AIM OF THE TASK: Those lines of the following listing which contain the string "kfgb" should be returned.

SUPPLIED DATA:
━━━

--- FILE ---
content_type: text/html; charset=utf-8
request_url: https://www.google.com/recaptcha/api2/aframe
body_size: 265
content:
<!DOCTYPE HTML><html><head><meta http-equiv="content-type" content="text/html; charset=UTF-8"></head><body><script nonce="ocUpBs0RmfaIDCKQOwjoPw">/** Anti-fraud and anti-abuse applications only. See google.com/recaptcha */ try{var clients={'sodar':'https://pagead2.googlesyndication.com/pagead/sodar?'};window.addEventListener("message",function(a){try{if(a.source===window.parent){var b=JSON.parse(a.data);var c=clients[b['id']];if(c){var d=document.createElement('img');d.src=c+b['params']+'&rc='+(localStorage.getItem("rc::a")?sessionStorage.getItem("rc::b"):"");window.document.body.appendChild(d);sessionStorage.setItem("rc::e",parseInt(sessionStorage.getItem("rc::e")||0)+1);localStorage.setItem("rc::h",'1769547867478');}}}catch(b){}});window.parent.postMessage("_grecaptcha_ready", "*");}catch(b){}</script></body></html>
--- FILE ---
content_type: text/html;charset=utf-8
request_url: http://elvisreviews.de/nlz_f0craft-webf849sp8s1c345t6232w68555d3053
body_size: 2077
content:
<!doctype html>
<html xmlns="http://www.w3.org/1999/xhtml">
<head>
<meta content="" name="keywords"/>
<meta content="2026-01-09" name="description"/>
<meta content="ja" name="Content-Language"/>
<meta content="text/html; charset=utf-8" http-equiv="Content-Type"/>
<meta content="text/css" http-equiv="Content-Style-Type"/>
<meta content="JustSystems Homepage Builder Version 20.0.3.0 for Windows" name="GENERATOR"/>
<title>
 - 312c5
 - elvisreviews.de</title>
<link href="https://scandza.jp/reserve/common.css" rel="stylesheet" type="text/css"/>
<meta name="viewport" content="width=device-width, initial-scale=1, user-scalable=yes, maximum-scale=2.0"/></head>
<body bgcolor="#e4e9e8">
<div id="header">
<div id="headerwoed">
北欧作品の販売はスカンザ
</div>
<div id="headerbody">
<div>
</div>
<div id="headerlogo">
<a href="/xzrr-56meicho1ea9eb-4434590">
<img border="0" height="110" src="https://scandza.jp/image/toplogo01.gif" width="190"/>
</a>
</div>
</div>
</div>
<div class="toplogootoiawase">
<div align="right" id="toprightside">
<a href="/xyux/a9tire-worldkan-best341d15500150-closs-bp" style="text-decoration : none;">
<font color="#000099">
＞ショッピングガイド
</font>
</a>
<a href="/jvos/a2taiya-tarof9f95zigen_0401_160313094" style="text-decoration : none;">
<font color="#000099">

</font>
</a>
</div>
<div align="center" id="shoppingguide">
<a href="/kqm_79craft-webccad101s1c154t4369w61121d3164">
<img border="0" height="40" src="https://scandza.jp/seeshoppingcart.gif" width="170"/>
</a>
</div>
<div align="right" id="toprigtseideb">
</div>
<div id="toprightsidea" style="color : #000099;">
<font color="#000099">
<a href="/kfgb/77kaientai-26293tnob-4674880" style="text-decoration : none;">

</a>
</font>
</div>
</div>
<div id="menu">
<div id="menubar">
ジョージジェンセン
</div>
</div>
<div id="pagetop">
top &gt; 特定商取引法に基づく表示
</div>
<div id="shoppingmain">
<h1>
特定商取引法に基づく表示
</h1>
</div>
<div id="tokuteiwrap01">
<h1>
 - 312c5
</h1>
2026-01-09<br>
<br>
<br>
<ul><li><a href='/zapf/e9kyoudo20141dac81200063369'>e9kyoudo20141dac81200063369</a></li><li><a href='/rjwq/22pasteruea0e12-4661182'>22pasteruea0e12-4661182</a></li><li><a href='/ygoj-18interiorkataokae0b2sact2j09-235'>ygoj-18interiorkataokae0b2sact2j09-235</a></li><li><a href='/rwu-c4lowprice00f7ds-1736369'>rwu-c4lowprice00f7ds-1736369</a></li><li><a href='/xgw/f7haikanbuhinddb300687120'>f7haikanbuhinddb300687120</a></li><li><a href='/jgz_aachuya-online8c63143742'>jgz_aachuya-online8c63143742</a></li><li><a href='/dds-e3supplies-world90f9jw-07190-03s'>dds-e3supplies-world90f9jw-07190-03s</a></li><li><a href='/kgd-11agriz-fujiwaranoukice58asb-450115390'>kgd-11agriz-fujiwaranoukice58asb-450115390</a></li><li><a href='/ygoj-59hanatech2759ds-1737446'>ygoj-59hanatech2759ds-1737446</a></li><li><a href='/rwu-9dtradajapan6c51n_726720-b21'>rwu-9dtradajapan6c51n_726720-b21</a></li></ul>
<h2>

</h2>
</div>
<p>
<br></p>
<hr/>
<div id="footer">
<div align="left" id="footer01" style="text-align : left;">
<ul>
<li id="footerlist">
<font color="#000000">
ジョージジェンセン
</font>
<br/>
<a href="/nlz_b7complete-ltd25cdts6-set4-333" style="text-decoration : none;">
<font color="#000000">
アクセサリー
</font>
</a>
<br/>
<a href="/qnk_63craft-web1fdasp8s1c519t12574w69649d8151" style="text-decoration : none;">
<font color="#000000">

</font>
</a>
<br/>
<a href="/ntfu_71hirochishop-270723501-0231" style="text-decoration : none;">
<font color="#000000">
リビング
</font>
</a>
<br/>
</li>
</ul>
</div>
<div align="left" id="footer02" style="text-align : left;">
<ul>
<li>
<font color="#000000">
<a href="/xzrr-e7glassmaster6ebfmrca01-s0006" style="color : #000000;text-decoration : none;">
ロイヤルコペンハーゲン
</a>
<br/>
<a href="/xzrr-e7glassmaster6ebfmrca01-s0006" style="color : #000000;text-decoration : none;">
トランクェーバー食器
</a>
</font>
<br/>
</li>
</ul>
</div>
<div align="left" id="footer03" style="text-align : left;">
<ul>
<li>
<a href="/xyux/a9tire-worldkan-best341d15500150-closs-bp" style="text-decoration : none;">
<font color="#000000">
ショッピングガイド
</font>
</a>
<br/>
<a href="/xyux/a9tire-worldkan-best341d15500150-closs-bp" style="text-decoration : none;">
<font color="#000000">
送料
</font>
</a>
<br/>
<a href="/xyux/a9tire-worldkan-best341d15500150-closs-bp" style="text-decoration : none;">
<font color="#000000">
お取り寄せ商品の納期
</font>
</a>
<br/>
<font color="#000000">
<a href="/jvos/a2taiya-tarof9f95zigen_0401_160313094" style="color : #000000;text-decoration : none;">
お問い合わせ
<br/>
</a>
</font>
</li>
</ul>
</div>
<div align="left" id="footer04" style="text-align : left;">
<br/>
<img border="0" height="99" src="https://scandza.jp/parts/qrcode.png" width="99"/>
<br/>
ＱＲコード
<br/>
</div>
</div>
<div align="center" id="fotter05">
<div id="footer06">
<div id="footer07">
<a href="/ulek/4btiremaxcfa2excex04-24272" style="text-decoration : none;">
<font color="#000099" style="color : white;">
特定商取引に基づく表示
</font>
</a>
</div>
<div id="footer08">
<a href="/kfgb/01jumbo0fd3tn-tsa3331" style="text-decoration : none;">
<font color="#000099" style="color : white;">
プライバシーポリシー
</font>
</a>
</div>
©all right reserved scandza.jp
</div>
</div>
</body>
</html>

━━━

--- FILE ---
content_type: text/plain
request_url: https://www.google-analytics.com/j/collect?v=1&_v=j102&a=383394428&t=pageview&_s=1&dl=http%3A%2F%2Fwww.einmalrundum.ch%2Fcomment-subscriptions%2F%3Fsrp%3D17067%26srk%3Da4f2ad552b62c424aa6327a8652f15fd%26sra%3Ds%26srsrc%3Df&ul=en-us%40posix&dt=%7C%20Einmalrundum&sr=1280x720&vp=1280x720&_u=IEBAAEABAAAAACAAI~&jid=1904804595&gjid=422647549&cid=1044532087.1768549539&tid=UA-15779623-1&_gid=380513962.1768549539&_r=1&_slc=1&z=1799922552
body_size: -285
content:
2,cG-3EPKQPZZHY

━━━

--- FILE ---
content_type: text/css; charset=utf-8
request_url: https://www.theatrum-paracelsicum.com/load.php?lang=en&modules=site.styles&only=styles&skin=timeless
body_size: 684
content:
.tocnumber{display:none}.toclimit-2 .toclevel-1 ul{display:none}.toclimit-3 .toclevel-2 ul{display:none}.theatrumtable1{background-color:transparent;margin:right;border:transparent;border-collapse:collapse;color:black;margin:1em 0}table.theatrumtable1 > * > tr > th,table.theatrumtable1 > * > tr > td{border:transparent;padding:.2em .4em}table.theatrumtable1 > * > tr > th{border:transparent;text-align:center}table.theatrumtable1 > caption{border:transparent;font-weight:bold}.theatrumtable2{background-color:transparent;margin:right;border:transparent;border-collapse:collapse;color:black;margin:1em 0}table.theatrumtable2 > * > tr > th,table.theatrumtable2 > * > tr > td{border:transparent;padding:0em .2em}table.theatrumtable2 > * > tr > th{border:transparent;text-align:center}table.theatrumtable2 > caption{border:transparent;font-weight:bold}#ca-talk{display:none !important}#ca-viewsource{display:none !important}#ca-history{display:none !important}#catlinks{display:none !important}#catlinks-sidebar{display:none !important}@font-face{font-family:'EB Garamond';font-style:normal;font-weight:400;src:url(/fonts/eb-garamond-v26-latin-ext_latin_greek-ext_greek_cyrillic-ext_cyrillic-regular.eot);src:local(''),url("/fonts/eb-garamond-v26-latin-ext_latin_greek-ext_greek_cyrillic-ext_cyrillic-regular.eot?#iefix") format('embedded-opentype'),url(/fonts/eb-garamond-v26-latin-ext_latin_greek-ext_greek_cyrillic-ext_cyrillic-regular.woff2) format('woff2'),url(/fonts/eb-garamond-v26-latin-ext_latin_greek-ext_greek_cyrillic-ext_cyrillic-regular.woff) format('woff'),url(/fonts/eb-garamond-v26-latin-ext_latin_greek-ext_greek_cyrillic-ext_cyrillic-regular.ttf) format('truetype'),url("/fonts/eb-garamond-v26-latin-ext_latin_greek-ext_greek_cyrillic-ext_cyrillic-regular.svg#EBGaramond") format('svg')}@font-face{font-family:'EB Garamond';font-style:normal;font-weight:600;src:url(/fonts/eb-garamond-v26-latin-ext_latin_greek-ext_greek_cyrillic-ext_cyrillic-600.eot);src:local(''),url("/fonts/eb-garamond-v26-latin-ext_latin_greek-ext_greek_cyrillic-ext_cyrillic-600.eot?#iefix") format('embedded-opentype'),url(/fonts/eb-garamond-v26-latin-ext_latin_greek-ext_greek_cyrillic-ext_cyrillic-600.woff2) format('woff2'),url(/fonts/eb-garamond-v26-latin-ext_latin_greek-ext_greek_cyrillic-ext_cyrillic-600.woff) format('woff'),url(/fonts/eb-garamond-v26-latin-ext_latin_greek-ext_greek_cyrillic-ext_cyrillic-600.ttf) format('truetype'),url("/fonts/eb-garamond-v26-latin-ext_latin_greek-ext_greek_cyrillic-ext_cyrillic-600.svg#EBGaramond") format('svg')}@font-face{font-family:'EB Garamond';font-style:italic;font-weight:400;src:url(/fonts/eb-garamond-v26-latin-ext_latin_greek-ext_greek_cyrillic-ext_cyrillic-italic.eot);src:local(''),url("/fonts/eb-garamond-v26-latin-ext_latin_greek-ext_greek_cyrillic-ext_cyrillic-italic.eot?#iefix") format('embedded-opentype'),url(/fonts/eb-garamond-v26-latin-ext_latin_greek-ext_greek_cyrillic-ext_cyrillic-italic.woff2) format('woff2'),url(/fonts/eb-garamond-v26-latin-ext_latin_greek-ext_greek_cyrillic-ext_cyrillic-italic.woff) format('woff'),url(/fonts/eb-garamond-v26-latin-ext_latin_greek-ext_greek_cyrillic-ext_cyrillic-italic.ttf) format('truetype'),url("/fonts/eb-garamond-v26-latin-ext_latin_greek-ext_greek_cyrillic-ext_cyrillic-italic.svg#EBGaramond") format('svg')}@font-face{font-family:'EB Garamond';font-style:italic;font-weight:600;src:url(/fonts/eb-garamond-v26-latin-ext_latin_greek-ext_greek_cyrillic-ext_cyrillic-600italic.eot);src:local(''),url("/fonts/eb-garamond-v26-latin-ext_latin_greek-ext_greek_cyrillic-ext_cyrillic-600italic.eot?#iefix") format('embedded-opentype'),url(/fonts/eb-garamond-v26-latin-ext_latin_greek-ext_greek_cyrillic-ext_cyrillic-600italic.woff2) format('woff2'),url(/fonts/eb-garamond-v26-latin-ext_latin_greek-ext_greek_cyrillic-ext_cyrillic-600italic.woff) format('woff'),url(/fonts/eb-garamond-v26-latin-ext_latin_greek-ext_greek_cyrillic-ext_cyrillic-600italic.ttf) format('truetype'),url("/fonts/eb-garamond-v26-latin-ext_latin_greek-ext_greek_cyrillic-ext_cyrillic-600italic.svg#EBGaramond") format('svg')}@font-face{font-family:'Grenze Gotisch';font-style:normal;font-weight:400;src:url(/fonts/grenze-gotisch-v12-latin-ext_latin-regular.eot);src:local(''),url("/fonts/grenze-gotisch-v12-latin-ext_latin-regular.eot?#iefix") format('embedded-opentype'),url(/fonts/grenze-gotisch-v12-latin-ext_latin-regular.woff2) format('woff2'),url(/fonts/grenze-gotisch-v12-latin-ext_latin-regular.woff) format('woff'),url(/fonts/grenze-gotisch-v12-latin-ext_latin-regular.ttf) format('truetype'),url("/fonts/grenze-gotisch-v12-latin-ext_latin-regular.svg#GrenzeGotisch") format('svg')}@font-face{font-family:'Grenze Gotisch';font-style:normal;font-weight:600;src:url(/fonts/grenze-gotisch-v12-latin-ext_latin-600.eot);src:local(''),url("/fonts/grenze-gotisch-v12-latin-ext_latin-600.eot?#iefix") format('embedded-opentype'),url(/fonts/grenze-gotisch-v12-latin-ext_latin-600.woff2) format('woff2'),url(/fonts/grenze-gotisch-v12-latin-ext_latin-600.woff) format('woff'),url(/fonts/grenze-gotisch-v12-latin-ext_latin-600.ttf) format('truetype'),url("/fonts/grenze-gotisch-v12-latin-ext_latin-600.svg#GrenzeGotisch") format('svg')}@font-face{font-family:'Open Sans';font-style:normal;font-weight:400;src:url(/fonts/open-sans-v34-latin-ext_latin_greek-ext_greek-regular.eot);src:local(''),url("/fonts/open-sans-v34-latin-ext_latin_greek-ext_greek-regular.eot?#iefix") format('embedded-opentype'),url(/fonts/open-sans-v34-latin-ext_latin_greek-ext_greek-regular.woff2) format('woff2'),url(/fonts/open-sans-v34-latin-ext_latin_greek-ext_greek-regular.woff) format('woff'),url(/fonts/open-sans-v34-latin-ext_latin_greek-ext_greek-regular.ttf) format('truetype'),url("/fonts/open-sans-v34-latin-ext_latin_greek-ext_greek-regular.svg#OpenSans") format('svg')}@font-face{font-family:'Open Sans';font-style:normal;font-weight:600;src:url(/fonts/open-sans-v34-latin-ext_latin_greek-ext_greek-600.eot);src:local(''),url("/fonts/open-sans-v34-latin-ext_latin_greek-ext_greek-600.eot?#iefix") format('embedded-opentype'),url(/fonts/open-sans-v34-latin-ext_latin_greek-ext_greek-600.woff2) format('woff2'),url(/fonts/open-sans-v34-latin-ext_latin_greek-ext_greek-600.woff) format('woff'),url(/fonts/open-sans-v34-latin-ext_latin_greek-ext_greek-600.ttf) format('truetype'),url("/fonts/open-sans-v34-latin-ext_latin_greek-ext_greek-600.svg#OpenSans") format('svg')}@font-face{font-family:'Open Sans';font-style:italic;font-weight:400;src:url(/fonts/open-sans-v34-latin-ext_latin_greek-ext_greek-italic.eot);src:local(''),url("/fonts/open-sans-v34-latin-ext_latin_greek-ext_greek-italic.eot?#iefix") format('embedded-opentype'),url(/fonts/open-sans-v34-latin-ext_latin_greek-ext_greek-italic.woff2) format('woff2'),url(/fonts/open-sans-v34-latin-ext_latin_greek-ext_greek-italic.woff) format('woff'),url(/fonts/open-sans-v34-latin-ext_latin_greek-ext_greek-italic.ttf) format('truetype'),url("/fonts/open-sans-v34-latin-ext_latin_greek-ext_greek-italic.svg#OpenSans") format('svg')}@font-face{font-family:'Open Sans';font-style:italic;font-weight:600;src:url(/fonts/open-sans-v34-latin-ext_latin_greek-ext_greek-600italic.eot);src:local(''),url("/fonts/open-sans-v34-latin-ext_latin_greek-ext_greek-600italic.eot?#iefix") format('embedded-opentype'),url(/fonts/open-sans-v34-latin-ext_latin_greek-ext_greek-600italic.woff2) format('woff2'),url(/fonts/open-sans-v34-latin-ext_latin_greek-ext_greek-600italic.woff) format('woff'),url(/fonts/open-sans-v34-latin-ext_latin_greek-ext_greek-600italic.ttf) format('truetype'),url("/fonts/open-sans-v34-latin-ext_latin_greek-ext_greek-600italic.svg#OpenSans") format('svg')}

━━━

THE COMPLETED TASK:
<a href="/kfgb/77kaientai-26293tnob-4674880" style="text-decoration : none;">
<a href="/kfgb/01jumbo0fd3tn-tsa3331" style="text-decoration : none;">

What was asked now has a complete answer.